AIM: Format the records from the line containing "Of the two objects" up to and including the line containing "12.1 inches" as a Markdown table, leaving out blank lines. Use a Row column for the row number and a Line column for the line itself.

DATASET RECORDS:
==*==
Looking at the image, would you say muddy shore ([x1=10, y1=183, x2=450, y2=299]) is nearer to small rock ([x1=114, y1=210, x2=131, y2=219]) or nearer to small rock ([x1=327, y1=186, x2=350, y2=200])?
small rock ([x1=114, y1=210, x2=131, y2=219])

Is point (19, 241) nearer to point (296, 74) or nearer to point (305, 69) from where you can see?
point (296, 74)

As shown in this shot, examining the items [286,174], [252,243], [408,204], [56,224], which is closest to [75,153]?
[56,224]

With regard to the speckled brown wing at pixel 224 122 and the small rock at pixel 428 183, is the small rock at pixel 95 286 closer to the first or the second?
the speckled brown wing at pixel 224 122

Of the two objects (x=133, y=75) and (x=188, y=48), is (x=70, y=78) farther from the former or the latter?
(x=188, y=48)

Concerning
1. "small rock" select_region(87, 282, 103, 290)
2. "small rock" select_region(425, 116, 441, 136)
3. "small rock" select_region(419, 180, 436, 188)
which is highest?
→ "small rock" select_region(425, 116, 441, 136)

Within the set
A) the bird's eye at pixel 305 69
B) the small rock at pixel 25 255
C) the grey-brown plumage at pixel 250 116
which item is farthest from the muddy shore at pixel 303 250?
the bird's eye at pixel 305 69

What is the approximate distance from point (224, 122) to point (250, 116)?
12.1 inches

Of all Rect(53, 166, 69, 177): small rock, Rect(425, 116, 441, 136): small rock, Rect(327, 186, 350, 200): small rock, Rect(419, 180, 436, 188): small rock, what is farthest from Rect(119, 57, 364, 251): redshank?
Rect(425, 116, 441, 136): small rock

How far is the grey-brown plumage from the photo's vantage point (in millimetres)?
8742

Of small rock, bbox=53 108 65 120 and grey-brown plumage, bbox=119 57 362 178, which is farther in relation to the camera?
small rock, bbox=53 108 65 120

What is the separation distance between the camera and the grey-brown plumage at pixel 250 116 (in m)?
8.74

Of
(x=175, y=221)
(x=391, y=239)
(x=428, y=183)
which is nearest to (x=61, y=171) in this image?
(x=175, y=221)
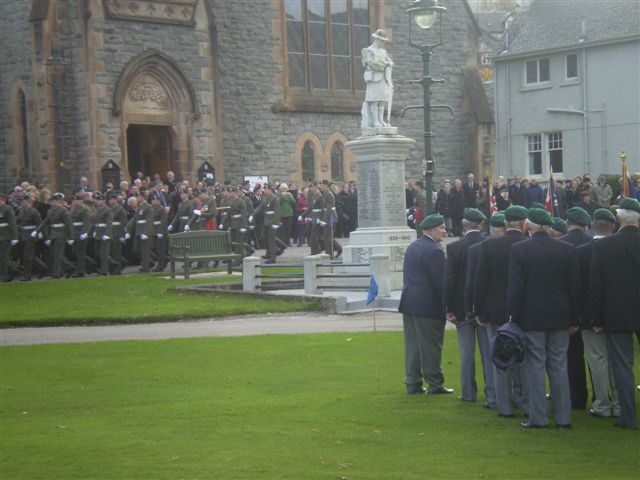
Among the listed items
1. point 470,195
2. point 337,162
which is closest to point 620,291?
point 470,195

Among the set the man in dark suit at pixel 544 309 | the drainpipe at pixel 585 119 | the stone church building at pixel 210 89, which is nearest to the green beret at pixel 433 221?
the man in dark suit at pixel 544 309

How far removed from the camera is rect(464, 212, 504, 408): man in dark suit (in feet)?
39.4

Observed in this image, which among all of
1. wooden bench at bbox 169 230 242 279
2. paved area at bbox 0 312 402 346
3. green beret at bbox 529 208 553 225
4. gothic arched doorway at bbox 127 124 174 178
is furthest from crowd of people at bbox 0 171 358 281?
green beret at bbox 529 208 553 225

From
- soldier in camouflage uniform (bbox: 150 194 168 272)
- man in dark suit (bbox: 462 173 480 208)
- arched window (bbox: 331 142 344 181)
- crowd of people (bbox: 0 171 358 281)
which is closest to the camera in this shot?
crowd of people (bbox: 0 171 358 281)

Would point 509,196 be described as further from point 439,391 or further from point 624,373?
point 624,373

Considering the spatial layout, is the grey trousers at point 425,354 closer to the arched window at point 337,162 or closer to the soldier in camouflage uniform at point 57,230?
the soldier in camouflage uniform at point 57,230

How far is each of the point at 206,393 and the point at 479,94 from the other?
3690 centimetres

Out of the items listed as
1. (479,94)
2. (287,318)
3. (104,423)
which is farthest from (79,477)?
(479,94)

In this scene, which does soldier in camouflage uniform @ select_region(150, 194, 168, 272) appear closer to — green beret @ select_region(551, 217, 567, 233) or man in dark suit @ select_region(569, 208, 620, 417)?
green beret @ select_region(551, 217, 567, 233)

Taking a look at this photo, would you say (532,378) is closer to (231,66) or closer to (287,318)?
(287,318)

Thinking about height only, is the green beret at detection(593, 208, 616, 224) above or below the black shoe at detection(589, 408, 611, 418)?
above

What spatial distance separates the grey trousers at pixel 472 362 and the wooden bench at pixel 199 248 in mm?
14967

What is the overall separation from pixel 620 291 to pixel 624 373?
2.43ft

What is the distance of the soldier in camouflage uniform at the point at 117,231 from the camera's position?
29.2m
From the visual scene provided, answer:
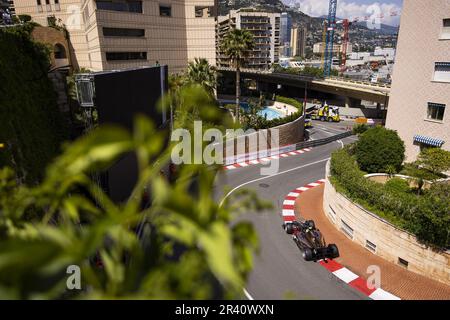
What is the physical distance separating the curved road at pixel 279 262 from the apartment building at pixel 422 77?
828 centimetres

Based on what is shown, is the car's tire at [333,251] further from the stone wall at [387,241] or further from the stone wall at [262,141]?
the stone wall at [262,141]

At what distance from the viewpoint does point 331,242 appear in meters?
16.0

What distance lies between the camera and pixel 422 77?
2406cm

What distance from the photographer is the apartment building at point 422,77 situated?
2267 centimetres

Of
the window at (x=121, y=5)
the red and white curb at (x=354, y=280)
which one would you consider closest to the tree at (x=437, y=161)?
the red and white curb at (x=354, y=280)

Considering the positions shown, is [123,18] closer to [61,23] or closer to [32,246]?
[61,23]

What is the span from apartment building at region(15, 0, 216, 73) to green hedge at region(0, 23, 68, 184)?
1229 inches

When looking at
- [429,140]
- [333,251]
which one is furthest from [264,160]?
[333,251]

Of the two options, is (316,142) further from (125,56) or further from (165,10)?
(165,10)

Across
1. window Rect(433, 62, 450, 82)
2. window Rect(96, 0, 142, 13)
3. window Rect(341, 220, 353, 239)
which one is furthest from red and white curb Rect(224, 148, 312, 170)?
window Rect(96, 0, 142, 13)

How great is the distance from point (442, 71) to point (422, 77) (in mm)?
1433

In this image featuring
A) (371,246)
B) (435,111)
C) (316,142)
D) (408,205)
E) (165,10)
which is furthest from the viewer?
(165,10)

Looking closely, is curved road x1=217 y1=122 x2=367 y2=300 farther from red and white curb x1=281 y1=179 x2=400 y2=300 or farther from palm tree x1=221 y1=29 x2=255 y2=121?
palm tree x1=221 y1=29 x2=255 y2=121
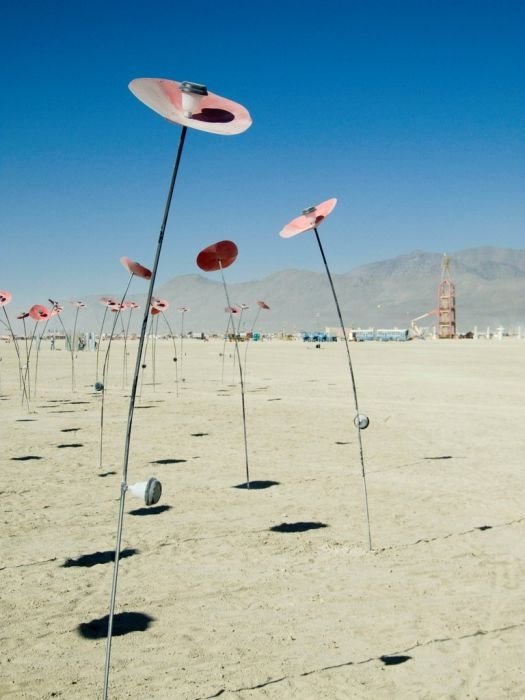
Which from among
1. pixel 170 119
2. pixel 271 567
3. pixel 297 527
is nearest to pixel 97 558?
pixel 271 567

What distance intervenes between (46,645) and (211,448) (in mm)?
7814

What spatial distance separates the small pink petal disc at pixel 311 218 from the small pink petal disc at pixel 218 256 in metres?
1.32

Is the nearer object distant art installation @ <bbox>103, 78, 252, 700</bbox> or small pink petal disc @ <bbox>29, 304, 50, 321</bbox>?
distant art installation @ <bbox>103, 78, 252, 700</bbox>

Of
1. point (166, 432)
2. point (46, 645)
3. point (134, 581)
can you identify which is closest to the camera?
point (46, 645)

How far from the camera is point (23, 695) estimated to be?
4090 mm

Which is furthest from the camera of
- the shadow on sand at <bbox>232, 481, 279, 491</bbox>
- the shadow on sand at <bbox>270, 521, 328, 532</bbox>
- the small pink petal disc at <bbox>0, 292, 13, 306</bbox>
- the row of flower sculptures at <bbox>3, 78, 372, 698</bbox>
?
the small pink petal disc at <bbox>0, 292, 13, 306</bbox>

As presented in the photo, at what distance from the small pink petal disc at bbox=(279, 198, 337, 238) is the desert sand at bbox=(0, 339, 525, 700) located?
331cm

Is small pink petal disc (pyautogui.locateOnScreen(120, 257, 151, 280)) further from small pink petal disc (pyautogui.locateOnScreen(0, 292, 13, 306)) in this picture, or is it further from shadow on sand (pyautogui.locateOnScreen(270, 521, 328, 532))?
small pink petal disc (pyautogui.locateOnScreen(0, 292, 13, 306))

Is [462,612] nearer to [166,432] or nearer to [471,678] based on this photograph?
[471,678]

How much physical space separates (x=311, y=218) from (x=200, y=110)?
303cm

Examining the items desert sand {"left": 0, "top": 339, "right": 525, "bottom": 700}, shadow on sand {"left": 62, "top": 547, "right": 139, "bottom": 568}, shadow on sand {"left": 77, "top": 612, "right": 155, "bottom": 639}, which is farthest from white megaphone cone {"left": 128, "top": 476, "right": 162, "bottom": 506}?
shadow on sand {"left": 62, "top": 547, "right": 139, "bottom": 568}

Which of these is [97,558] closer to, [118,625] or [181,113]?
[118,625]

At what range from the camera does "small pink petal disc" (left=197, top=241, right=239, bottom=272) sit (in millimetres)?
Answer: 8141

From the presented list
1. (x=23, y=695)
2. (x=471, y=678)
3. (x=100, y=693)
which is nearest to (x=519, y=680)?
(x=471, y=678)
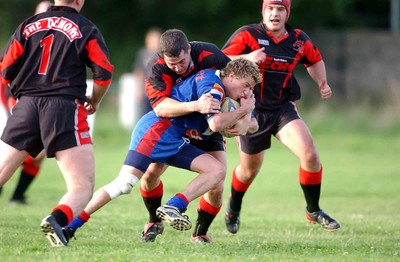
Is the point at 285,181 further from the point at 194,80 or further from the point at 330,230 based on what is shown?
the point at 194,80

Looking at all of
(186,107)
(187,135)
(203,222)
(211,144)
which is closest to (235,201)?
(203,222)

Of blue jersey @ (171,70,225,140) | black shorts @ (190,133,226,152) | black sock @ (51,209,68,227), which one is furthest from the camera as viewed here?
black shorts @ (190,133,226,152)

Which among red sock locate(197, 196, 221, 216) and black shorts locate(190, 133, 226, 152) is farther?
red sock locate(197, 196, 221, 216)

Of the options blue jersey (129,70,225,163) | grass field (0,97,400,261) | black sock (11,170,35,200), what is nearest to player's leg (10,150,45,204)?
black sock (11,170,35,200)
==*==
SOLUTION FOR THIS TASK:
| Row | Line |
|---|---|
| 1 | Of the two objects (x=133, y=75) and (x=188, y=48), is (x=70, y=78) farther from the former or the latter? |
| 2 | (x=188, y=48) |
| 3 | Concerning |
| 4 | 1. "small rock" select_region(87, 282, 103, 290) |
| 5 | 2. "small rock" select_region(425, 116, 441, 136) |
| 6 | 3. "small rock" select_region(419, 180, 436, 188) |
| 7 | which is highest? |
| 8 | → "small rock" select_region(425, 116, 441, 136) |
| 9 | Within the set |
| 10 | A) the bird's eye at pixel 305 69 |
| 11 | B) the small rock at pixel 25 255 |
| 12 | C) the grey-brown plumage at pixel 250 116 |
| 13 | which item is farthest from the muddy shore at pixel 303 250? |
| 14 | the bird's eye at pixel 305 69 |
| 15 | What is the approximate distance from point (224, 122) to point (250, 116)? |
| 16 | 12.1 inches |